* _List of tasks_
1 > Decide whether each statement agrees with the MaxWiK documentation, answering yes or no and quoting the words of the documentation that settle it. (a) The meta-sampling algorithm for parameter estimation depends on model runs. (b) The maintainer is also named as copyright holder. (c) The sampling entry of the 2D example includes the mean squared error.
2 > Using the MaxWiK documentation, answer each question briefly. (a) What approach does the name MaxWiK refer to? (b) What is given under Usage for the 2D example list? (c) What arguments does GET_SUBSET take?
3 > From the MaxWiK documentation, extract the part that opens with the words containing "A list containing" and closes with "of the package.", copying it character for character.

MaxWiK: Machine Learning Method Based on Isolation Kernel Mean Embedding

Description

Incorporates Approximate Bayesian Computation to get a posterior distribution and to select a model optimal parameter for an observation point. Additionally, the meta-sampling heuristic algorithm is realized for parameter estimation, which requires no model runs and is dimension-independent. A sampling scheme is also presented that allows model runs and uses the meta-sampling for point generation. A predictor is realized as the meta-sampling for the model output. All the algorithms leverage a machine learning method utilizing the maxima weighted Isolation Kernel approach, or 'MaxWiK'. The method involves transforming raw data to a Hilbert space (mapping) and measuring the similarity between simulated points and the maxima weighted Isolation Kernel mapping corresponding to the observation point. Comprehensive details of the methodology can be found in the papers Iurii Nagornov (2024) doi:10.1007/978-3-031-66431-1_16 and Iurii Nagornov (2023) doi:10.1007/978-3-031-29168-5_18.

Author(s)

Maintainer: Yuri Nagornov nagornov.yuri@gmail.com (ORCID) [copyright holder]


List of the objects for the 2D example of the MaxWiK methods usage

Description

A list containing input and output data for 2D example for Approximate Bayesian Computation, including sampling scheme, meta-sampling, and prediction. To understand all details of the dataset, please, be kind to see vignette of the package.

Usage

Data.2D

Format

A list of:

X

Input data frame of the model

Y

Output data frame of the model

observation

Data frame with observation info

ABC

List of hyperparameters, the matrix of Voronoi sites, posteriori distribution, and results of MaxWiK algorithm

metasampling

List of results of meta-sampling algorithm, and the network of points during meta-sampling

sampling

List of object which are necessary for sampling algorithm like function for simulation, parameters of the model, MSE (mean squared error), and X12 - generated points

predictor

List of object which are necessary for predictor algorithm like posteriori.MaxWiK, result of the algorithm, and network of points during meta-sampling


The function to get subset with size psi for Voronoi diagram

Description

The function to get subset with size psi for Voronoi diagram

Usage

GET_SUBSET(data_set, pnts)

* _Raw data_
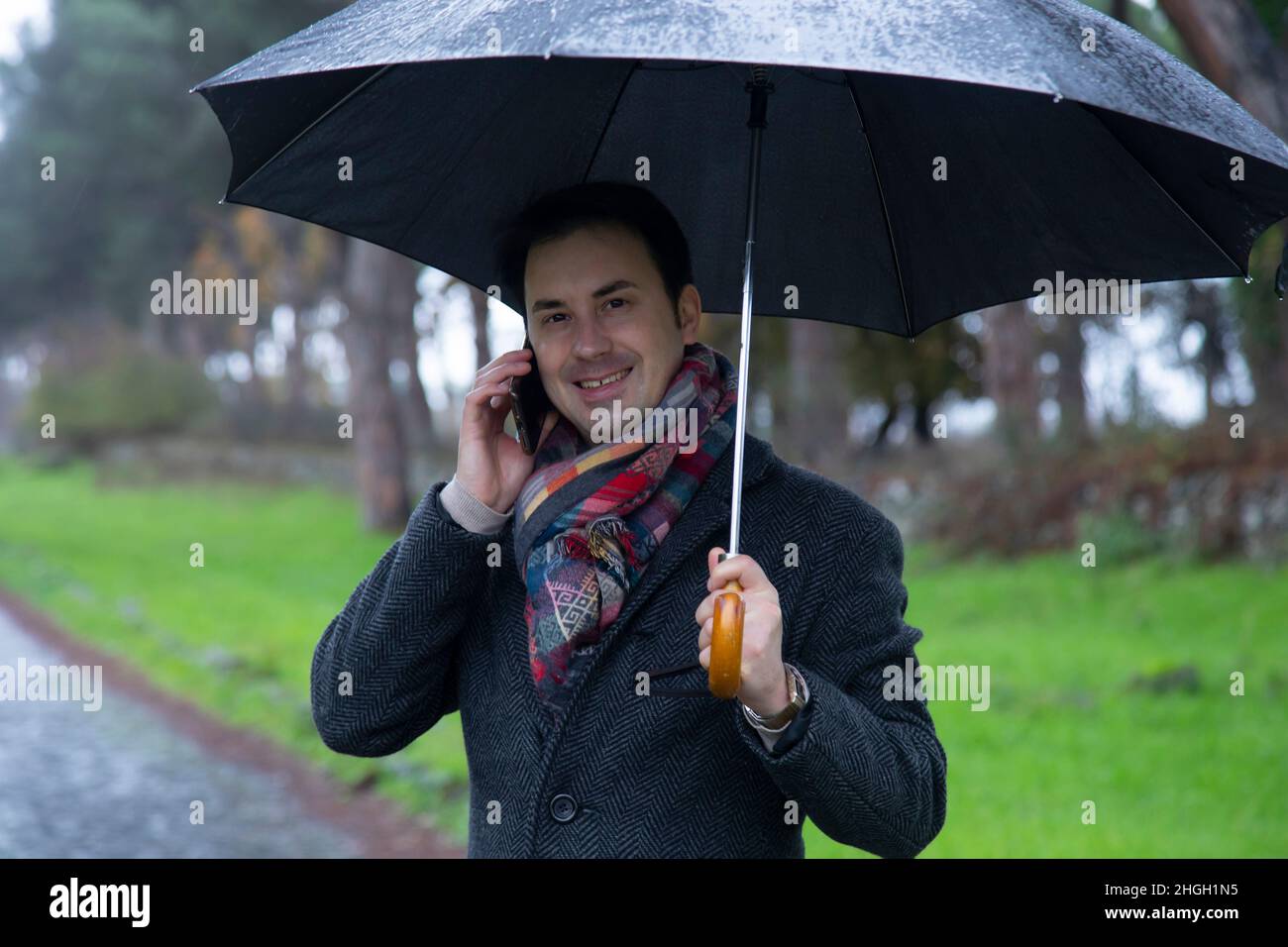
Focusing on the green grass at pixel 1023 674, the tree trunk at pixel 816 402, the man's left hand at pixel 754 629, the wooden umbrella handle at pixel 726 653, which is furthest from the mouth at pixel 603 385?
the tree trunk at pixel 816 402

* _Response list_
1 >
(a) No: "which requires no model runs and is dimension-independent"
(b) Yes: "[copyright holder]"
(c) Yes: "MSE (mean squared error)"

2 >
(a) The maxima weighted Isolation Kernel approach
(b) Data.2D
(c) data_set and pnts

3 >
A list containing input and output data for 2D example for Approximate Bayesian Computation, including sampling scheme, meta-sampling, and prediction. To understand all details of the dataset, please, be kind to see vignette of the package.